The U.S. Department of the Treasury, USDT, has published a [press statement](https://home.treasury.gov/news/press-releases/jy1432) to announce two (upcoming) consultations in connection with the maintenance of financial stability in the U.S., both launched by the USDT’s Financial Stability Oversight Council:
The first consultation, which was meanwhile published in the Federal Register, seeks feedback on a proposed analytical framework for the identification, assessment, and response of the Council to potential risks to U.S. financial stability. The framework would thereby describe
- the activities the Council would perform to identify potential threats such as the monitoring of central counterparties and their activities, the monitoring of the debt and securities markets, the monitoring of „financial entities, including banking organizations, broker-dealers, asset managers, investment companies, insurance companies“;
- the risk assessment process which would primarily include the identification and assessment of vulnerabilities such as increased leverage, liquidity risk and maturity mismatch, interconnections of financial market participants, high concentrations among market players, etc. and the potential „transmission“ of such vulnerabilities to other financial market players and the financial market as a whole; and
- the measures the Council may take to address these risks and vulnerabilities, including the coordination and sharing of information with other regulatory agencies, the issuance of recommendations to such agencies or even to the U.S. congress as regards the taking of further action, or the designation of certain companies as systemically relevant which would authorize the Council to adopt supervisory measures (e.g. own funds requirements) for such companies to prevent harm from the financial market.

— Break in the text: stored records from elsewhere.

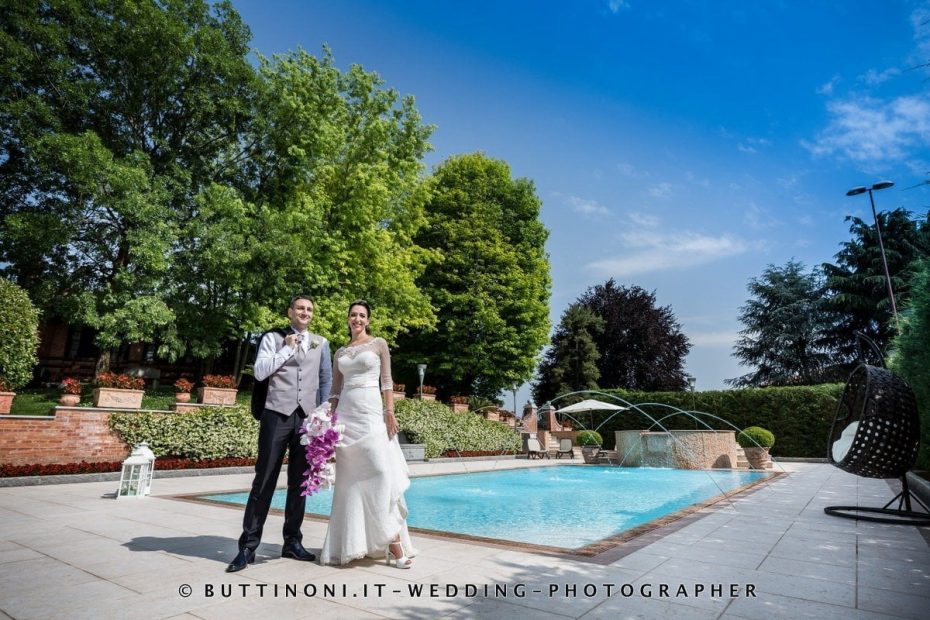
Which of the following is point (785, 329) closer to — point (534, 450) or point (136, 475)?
point (534, 450)

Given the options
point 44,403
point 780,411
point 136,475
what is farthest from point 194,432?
point 780,411

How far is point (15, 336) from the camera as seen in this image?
1330 cm

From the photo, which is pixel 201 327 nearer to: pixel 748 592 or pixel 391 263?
pixel 391 263

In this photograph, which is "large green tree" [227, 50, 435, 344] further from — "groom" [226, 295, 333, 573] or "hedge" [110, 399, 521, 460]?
"groom" [226, 295, 333, 573]

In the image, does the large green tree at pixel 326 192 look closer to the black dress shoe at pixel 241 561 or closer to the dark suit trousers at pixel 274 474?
the dark suit trousers at pixel 274 474

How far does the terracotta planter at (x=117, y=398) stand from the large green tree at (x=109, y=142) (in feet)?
11.5

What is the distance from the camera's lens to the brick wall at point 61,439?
397 inches

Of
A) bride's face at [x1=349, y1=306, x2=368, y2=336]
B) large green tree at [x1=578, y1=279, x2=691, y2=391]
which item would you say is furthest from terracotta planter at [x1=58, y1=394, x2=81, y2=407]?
large green tree at [x1=578, y1=279, x2=691, y2=391]

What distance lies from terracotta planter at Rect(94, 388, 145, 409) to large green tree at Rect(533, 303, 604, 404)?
25771mm

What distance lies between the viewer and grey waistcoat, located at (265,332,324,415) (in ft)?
14.1

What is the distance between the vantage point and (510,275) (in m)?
27.5

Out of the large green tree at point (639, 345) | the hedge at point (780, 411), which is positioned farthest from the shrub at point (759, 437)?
the large green tree at point (639, 345)

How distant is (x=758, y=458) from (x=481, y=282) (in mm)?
15099

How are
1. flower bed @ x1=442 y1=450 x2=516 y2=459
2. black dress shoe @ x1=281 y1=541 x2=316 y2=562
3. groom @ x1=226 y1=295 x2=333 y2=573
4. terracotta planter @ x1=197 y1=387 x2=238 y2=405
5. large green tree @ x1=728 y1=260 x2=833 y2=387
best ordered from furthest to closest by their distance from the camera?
large green tree @ x1=728 y1=260 x2=833 y2=387 → flower bed @ x1=442 y1=450 x2=516 y2=459 → terracotta planter @ x1=197 y1=387 x2=238 y2=405 → black dress shoe @ x1=281 y1=541 x2=316 y2=562 → groom @ x1=226 y1=295 x2=333 y2=573
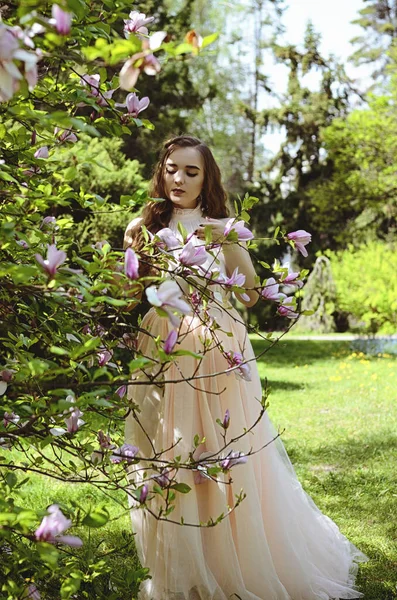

The second consultation, which was meanwhile published in the Federal Register as well, seeks comments on proposed revisions to the Council’s interpretive guidance for the determination of whether or not a non-bank financial company should be „designated“ and thus be subject to Federal Reserve supervision and prudential requirements. These revisions would be major in nature and would result in a „new guidance“ that only focuses on „the procedures that the Council would apply in reviewing a non-bank financial company for potential designation“. Specifically, under the proposed new guidance, the Council would apply a multi-tiered approach towards such designation which would include the following steps:
- a preliminary analysis of both quantitative and qualitative information of a company in question and the notification of the company of the performed review. An affected firm would also have the possibility to furnish supplementary information, if it wishes to do so (no mandatory obligation);
- an in-depth analysis of the firm, if the Council determines that the company should be designated for Federal Reserve supervision and subject to prudential requirements. In this stage, the Council would also consult additional information available on the company, e.g. from supervisory authorities or the company itself;
- a proposed final determination upon which the affected firm could request a hearing with the Council and upon which the final determination would be made (or not); and
- the reevaluation of such designation on an annual basis which would permit the affected firm to provide additional information and to consult with the Council on the continuance of the designation. Each year, a new Board vote would have to be made to uphold the designation.